__Excerpted text__.
Yep, this will be a shit-post in the most literal sense imaginable, as it’s about how we take care of shit, crap, excrement, poop, bodily waste, as individuals and as a society through history.

source: Max Pixel 


A public forum may be a strange place to tackle the subject of our relationship with the toilet, as we go there to do some of the most private shit known to humankind. When we take a crap, we’d like to do so in the most private of circumstances, preferably at our own home, in a tight and tiny, securely locked room without windows, with some product nearby to cover up any unpleasant odors lingering about and if at all possible we’d like the water closet to be soundproof too. Or else, when we have to give up the fight against nature and are pressed to go to a public crap-house, we just flush the toilet multiple times in an effort to mask out any embarrassing noises we might make during the act of relieving ourselves. Yeah… you too, just admit it 😉

Some of the best humor can be found in the jokes about our shared taboos; that’s why there’s so many about sex, farts, underwear and poop. It confronts us with ourselves in a fundamental way it seems. As a little boy, must have been during the early 1980s, I once read an article in a Dutch science magazine (Kijk) an article with the title “The secret of the hollow throne”, in which it was explained that the origin of private toilets was with royalty, and that the King had a hollow throne to do his business right there at the dinner table. Yeah, one thing to understand right away is that taking a shit was a public affair back in the days, often done in groups, and in some cultures it still is.

__Listed entries__.
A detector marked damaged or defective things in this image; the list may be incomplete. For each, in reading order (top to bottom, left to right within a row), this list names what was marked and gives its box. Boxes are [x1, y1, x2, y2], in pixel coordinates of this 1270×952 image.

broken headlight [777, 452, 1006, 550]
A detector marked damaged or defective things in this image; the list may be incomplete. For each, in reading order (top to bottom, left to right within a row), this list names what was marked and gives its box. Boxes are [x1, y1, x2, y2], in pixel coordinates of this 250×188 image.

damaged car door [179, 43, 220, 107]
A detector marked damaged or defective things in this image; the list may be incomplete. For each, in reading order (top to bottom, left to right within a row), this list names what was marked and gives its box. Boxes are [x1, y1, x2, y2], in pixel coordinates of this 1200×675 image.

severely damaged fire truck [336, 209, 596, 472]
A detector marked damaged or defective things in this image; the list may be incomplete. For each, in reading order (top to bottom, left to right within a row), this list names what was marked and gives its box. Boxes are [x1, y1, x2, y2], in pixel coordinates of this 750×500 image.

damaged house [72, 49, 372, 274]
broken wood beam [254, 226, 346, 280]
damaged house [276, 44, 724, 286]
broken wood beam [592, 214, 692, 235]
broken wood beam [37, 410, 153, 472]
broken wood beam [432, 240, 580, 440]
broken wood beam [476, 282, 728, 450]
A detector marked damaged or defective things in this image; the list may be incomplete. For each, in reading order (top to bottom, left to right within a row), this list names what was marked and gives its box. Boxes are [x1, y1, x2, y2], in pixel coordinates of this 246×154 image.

__Request 1__.
According to the post on toilet history, why are there so many jokes about sex, farts, underwear and poop? Answer in one to three sentences.
__Request 2__.
List every term the opening sentence of the post on toilet history uses for the thing we take care of.
__Request 3__.
Pick up the post on toilet history after its last sentence and keep writing.
The entries are separate material from the post on toilet history.

__Task response 1__.
Some of the best humor comes from jokes about our shared taboos, and those subjects are shared taboos. Such jokes seem to confront us with ourselves in a fundamental way.

__Task response 2__.
shit, crap, excrement, poop, bodily waste

__Task response 3__.
I really doubt if that story about the hollow throne is all there is to say about the beginning of the, shall we say “privatization” of excretion, or if it’s even true. The Romans had magnificent public toilets and aqueducts; there usually was a row of stone seats with a hole, with a stream of water running under the row of holes to carry the poop away, and a stream of water running in front of the seats, used to wash up afterwards. There were sticks with a sponge attached on one end, so you dipped the sponge in the water and used it to wash your bottom. This is where the phrase “getting the wrong end of the stick” originates.

It’s proof of our capability to lose knowledge, to regress instead of progress, that after the fall of the Roman Empire, all knowledge about running water seems to have been lost for centuries, and we went back to shitting in holes in the ground. Even The Bible has something to say about the matter:

Deuteronomy 23:12-14 New International Version (NIV): 12 Designate a place outside the camp where you can go to relieve yourself. 13 As part of your equipment have something to dig with, and when you relieve yourself, dig a hole and cover up your excrement. 14 For the Lord your God moves about in your camp to protect you and to deliver your enemies to you. Your camp must be holy, so that he will not see among you anything indecent and turn away from you. – source: BibleGateway – Deuteronomy 23:12-14

British Royal Collection Finds Pooper Hidden in 17th-Century Painting – source: Hyperallergic

During the Middle Ages it was normal to leave your excrement out in the street or in the park. Often there were public shit-benches hanging over the outside of the city wall, with people dropping their turds on the ground outside the wall, leaving some poor folk with the job to clean that shit up in the evening. In the countryside families had an outhouse to evacuate processed foods from their bodies; to fend off the smells and insects, they often covered the body waste with ashes from burned coals.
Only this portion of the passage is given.